My solution is as follows:
$M=\cos(30^\circ)\cdot0.6+\cos(13.3424)\cdot1.2$
$M'=-(\sin(30^\circ)\cdot0.6\cdot a'+\sin(13.3424)\cdot1.3\cdot B')$
We know that $a'=150$, so we calculate $B'$ ($b=13.3424$)
$\sin(30)\cdot0.6=\sin(b)\cdot1.4$ and thus 
$B'=(\cos(30)\cdot0.6\cdot150)/(\cos(13.3424)\cdot1.3)\,\to\,B'=61.62$ rad/s
Plug into $M'$ formula and $M'=63.485688$ rad/s OR m/s?
Did I do something wrong in my approach? I calculated in radians and converted the angles, does this matter?
 A: Since we wish to find the rate of change of $M$ and we are given rate of change information about $a$ it would be useful to find the relationship between $M$ and $a$ and the fixed parameters $C$ and $D$. This would also allow us to find the answers to the questions regarding specific values of the parameter $a$.

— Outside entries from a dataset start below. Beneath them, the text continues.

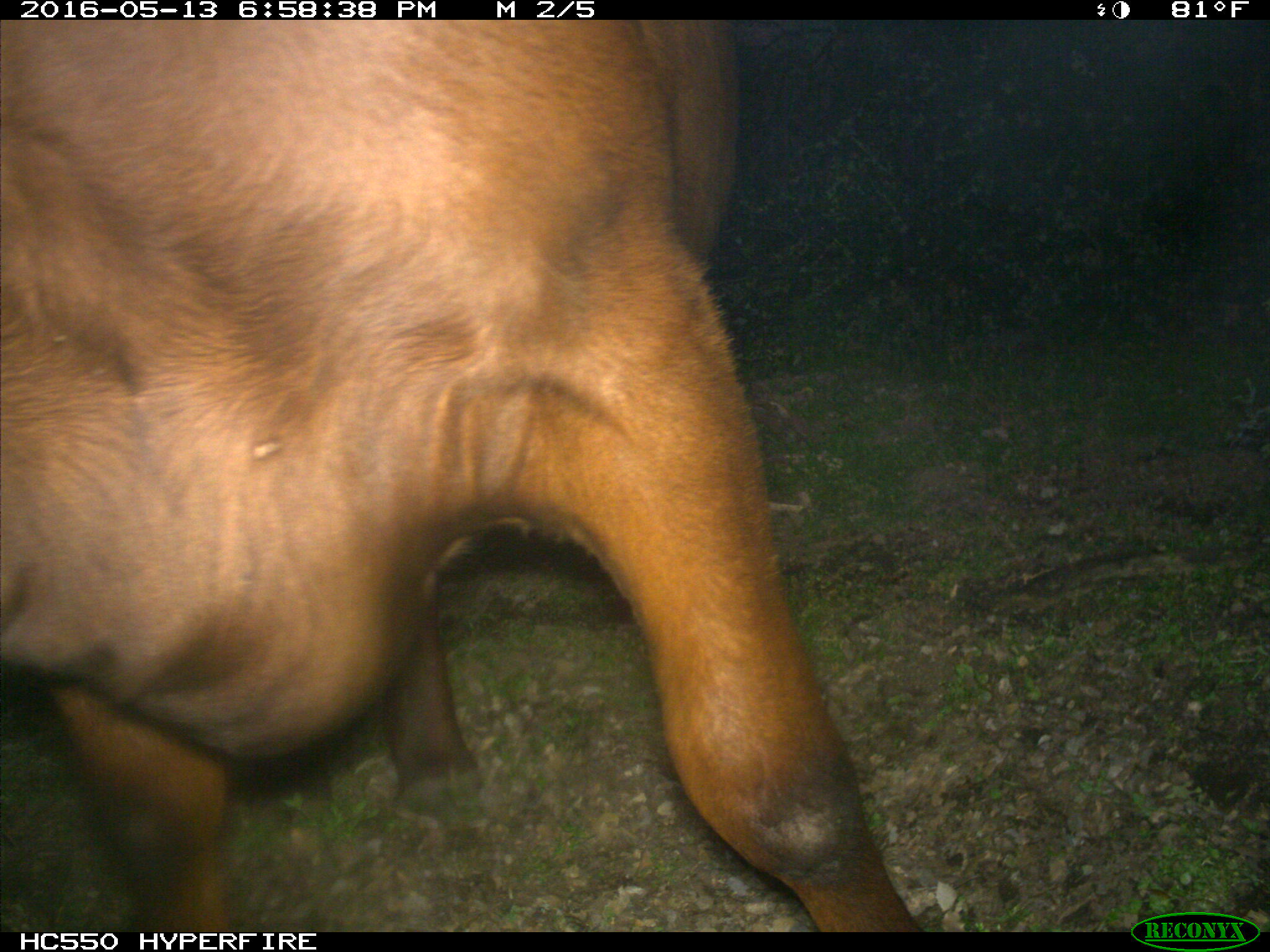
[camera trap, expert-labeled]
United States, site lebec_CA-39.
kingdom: Animalia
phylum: Chordata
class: Mammalia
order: Artiodactyla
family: Bovidae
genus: Bos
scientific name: Bos taurus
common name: domestic cow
Bos taurus (domestic cow).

From the Law of Sines and the fact that $b$ will always be an acute angle we see that
\begin{equation}
b=\arcsin\left(\frac{C}{D}\sin a\right)\tag{1}
\end{equation}  
If we let $\mu$ represent the angle opposite $M$ we have
\begin{equation}
M=\frac{D}{\sin a}\cdot\sin\mu\tag{2}
\end{equation} 
But
\begin{eqnarray}
\mu&=&180^\circ-(a+b)\\&=&180^\circ-\left(a+\arcsin\left(\frac{C}{D}\sin a\right)\right)\\
\sin\mu&=&\sin\left(a+\arcsin\left(\frac{C}{D}\sin a\right)\right)\\
&=&\sin a\cos\left(\arcsin\left(\frac{C}{D}\sin a\right)\right)+\cos a\cdot\frac{C}{D}\sin a\\
&=&\frac{\sin a}{D}\sqrt{D^2-C^2\sin^2 a}+\frac{\sin a}{D}\cdot C\cos a
\end{eqnarray}
Substituting this value of $\sin\mu$ into equation $(2)$ gives
\begin{equation}
M=\sqrt{D^2-C^2\sin^2 a}+C\cos a \tag{3}
\end{equation}
Given $D=13,\,C=6, a=30^\circ$ equation $(1)$ gives the result $b=13.3424^\circ$ and equation $(3)$ gives the result $M=4\sqrt{10}+3\sqrt{3}=17.845\,$dm.

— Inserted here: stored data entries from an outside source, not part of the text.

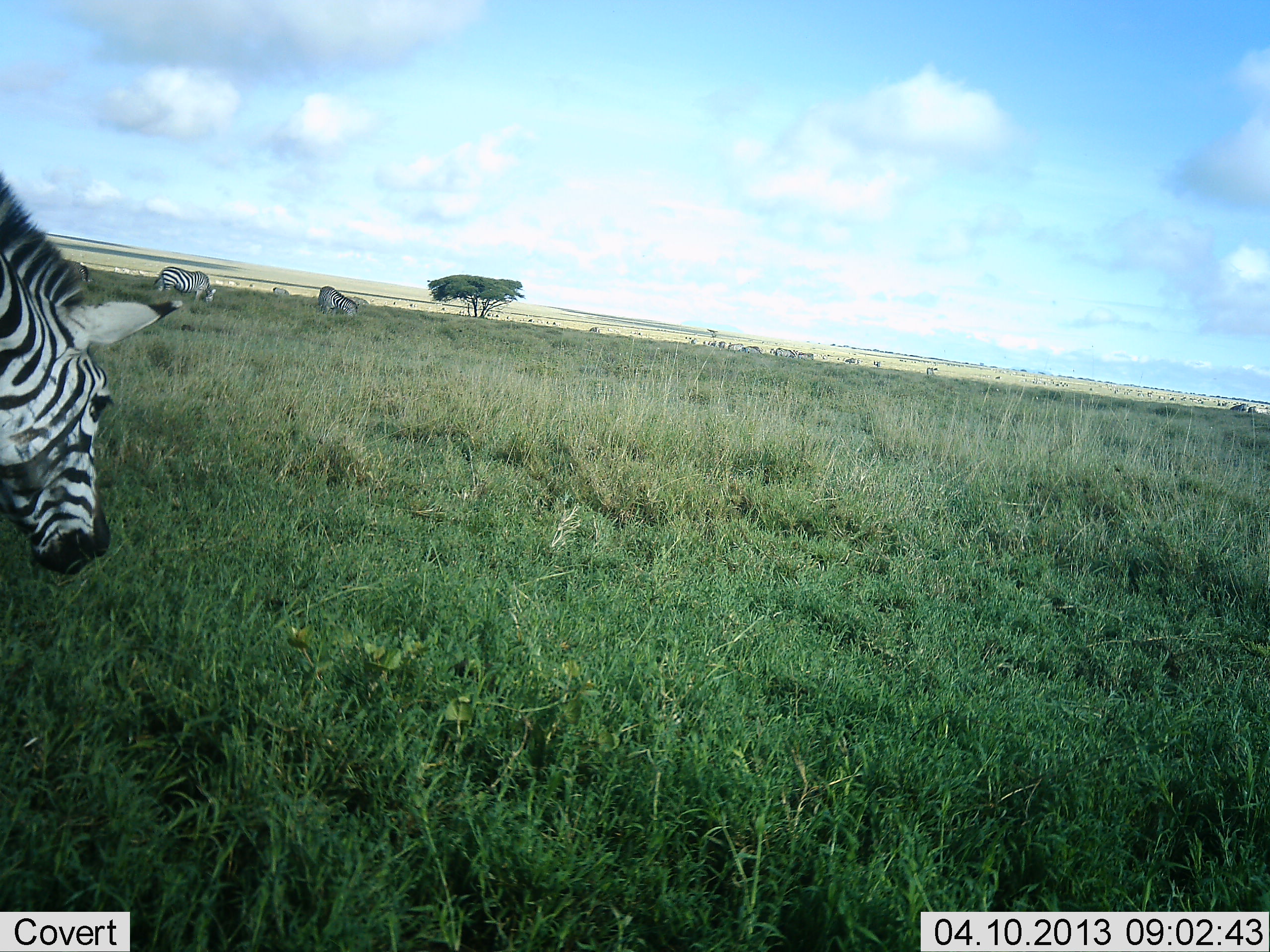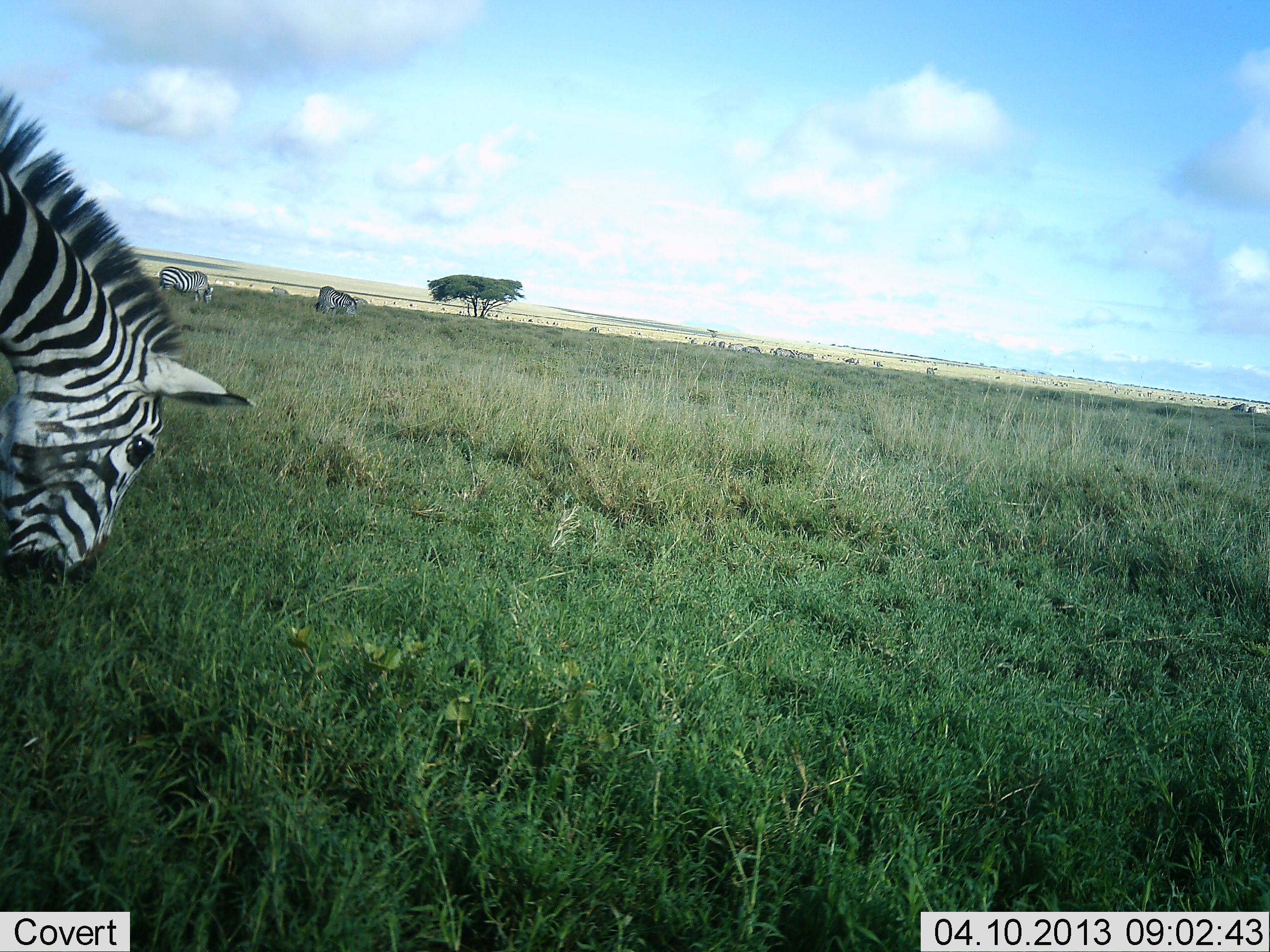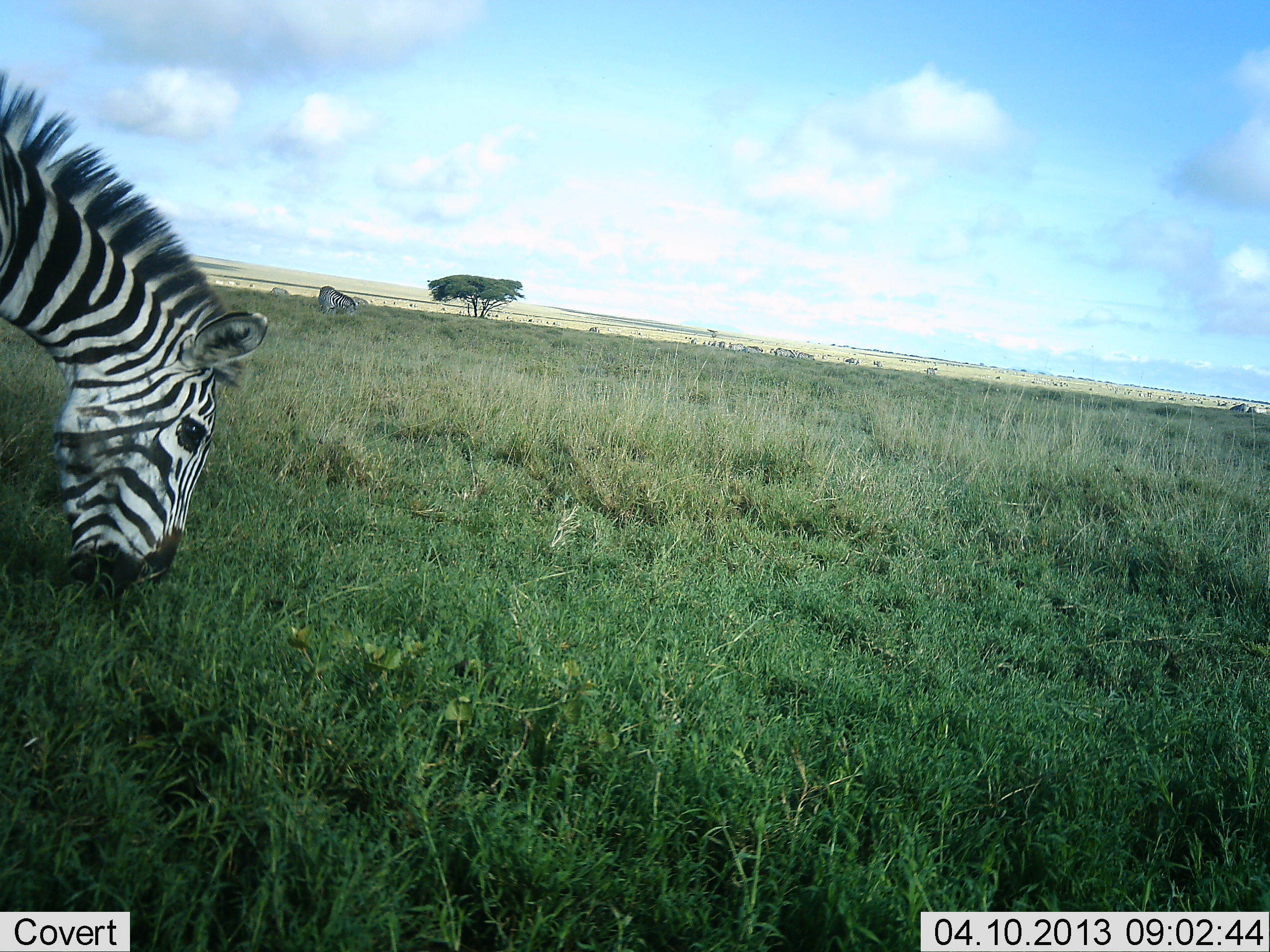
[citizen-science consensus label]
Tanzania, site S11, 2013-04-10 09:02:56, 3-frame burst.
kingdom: Animalia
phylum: Chordata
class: Mammalia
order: Perissodactyla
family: Equidae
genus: Equus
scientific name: Equus quagga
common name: plains zebra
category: zebra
Zebra (plains zebra) (Equus quagga), count 3. Behavior (volunteer vote fractions): standing 27%, resting 0%, moving 5%, interacting 0%. Young present (vote fraction): 0%. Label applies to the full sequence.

To find the rate of change of $M$ we take the time derivative of equation $(3)$ and simplify it to obtain
\begin{equation}
\frac{dM}{dt}=-C\sin a\left(\frac{\cos a}{\sqrt{D^2-C^2\sin^2 a}}+1\right)\cdot\frac{da}{dt}\tag{4}
\end{equation}
Since the radial velocity is already given in terms of "per seconds" it is unnecessary to convert. Substituting all the given values into equation $(4)$ yields an answer of $\frac{dM}{dt}=-480.8$ dm/sec.